Functions that produce nan/inf values #84

granawkins · 2022-08-06T05:05:58Z

Some of the operators we support will produce unusable values (nan or inf) in the course of normal use:

Operator	X == 0	X > 1e3	X < 0	X > 1
`/`	nan*
`**`		inf
`sqrt`	nan*		nan
`log`	-inf		nan
`log1p`			nan
`arcsin`				nan
`arccos`				nan

*We currently use helper functions for division and square root which ignore 0s.

What to do?

Here are 3 ideas:

Deal with them case-by-case.
- / and sqrt seem ok for now.
- log1p is a built-in function that extends log by ignoring 0s. We could add a helper which does sign(x) * log1p(abs(x)).
- arccos and arcsin are maybe rare enough, we could add a check in karoo.fit() when using them that -1 < X < 1, else raise a ValueError.
- That leaves **. X > 1e3 happens frequently with small numbers too when combined with other operators, e.g. 2 ** (1 / .001).
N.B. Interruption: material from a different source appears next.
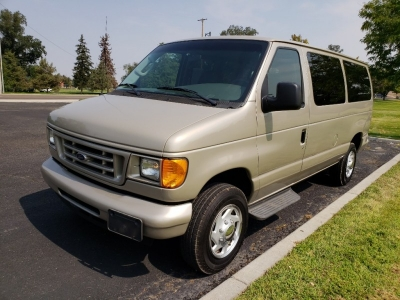 2007 Ford E350 SD 15 Passenger // Low Miles!!! // Very Clean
Replacing with 0 is the simplest option, but it's a big nonlinearity (as X increases, outputs get exponentially larger and then drop to 0).
Accept a kwarg with a replacement value (e.g. 0) in the case that a nan and/or inf is produced. Basically like we do in the *'s above, for everything.
If and when a tree produces a nan or inf, just remove it from the gene pool and don't bother scoring it. This is basically the method used by swim, i.e. eliminate trees with less than the minimum number of nodes.

I lean toward 3.

The text was updated successfully, but these errors were encountered:

asksak · 2022-08-06T08:18:56Z

If idea 3 will be used consistently with all cases, then I think it would be best available resolution.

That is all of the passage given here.